Let $\phi :G \to \text{Aut}(V_0)$ be the regular representation of $G$. Define a representation $\Theta$ of $G \times G$ on $V_0$ by $\Theta(g_1,g_2)e_g=e_{g_1gg^{-1}_2}$, i.e it maps the element $(g_1,g_2)$ to a function that permutes the basis elements as $e_g \mapsto e_{g_1gg^{-1}_2}$.
If $\Phi$ is the character of $\Theta$, how can I prove that $$\Phi(g_1,g_2) = \sum_{\chi \in \text{Irr}(G)} \chi(g_1) \chi(g^{-1}_2)$$
Count the basis elements that $\Theta(g_1,g_2)$ fixes. They fulfill $g_1gg_2^{-1}=g$ and thus $g_1=gg_2g^{-1}$. So the number of fixed points is the number of elements of $G$ that conjugate $g_2$ to $g_1$. If $g_1$ and $g_2$ are in different conjugacy classes, this is $0$, and if they're in the same conjugacy class, it's the order of the group divided by the size of the conjugacy class.

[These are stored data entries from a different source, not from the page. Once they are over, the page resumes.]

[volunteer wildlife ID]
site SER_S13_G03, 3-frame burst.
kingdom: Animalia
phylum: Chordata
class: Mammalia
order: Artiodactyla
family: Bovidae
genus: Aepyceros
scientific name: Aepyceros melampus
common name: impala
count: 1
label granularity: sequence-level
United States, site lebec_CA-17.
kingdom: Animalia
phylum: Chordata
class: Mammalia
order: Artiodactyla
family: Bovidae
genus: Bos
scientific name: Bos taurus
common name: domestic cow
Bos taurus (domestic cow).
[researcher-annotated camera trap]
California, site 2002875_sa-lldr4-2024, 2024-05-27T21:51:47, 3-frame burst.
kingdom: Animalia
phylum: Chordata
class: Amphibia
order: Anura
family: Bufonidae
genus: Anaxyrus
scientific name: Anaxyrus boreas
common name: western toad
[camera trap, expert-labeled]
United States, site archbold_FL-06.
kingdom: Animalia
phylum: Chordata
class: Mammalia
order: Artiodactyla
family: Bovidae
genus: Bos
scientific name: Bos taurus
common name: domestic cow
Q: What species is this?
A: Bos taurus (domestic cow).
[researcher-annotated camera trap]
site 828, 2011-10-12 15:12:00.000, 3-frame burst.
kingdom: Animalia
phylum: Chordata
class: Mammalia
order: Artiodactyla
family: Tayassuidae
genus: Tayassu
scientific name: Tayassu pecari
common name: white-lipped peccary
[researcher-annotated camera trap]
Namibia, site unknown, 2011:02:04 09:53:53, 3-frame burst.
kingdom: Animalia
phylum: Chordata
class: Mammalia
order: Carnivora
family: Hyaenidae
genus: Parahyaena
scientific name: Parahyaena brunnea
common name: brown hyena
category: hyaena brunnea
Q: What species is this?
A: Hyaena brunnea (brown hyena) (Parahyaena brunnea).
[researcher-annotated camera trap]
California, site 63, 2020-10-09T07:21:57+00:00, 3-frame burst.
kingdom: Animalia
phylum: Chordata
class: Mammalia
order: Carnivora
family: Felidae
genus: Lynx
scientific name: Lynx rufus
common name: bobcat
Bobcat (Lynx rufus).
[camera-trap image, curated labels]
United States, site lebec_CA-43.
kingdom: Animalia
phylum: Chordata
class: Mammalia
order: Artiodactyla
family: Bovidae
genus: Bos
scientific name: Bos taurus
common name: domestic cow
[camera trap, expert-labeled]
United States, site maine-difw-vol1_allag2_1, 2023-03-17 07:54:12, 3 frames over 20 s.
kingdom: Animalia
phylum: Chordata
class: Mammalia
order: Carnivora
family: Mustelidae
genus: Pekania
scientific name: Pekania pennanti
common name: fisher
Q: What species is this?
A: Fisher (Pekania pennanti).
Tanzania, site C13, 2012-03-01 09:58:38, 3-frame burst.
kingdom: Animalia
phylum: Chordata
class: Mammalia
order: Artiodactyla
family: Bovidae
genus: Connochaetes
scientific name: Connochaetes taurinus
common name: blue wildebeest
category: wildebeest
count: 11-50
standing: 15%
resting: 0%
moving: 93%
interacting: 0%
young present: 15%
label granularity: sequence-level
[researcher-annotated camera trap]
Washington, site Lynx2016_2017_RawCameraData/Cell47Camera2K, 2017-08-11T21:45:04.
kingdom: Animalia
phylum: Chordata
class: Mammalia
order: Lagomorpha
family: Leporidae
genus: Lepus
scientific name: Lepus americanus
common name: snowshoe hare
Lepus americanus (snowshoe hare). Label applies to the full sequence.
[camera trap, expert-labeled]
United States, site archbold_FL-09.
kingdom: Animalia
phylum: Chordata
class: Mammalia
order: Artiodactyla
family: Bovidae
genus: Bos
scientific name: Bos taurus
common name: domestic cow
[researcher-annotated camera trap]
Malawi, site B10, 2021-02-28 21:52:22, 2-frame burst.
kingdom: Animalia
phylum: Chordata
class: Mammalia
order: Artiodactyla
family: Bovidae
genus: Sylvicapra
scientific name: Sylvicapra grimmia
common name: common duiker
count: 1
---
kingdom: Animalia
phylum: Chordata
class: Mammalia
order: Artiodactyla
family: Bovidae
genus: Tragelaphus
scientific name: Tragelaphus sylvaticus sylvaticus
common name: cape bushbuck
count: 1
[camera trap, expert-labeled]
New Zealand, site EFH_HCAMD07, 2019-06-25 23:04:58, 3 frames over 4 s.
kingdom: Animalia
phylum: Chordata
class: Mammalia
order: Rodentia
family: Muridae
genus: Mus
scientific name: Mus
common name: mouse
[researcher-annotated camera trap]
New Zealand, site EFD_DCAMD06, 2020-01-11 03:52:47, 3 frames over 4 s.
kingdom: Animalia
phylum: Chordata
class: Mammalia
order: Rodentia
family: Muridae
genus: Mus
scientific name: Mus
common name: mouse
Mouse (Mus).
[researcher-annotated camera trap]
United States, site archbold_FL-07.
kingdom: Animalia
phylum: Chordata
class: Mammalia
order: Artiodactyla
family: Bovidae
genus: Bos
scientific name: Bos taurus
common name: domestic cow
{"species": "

Due to the orthogonality relations, this is exactly what
$$ \sum_{\chi \in \text{Irr}(G)} \chi(g_1) \chi(g^{-1}_2)=\sum_{\chi \in \text{Irr}(G)} \chi(g_1) \chi^*(g_2) $$
yields: If $g_1$ and $g_2$ are in different conjugacy classes, this is the the product of two orthogonal columns of the character table, and thus zero. If they're in the same conjugacy class, it's the product of the corresponding column with itself, which is the order of the group divided by the size of the conjugacy class.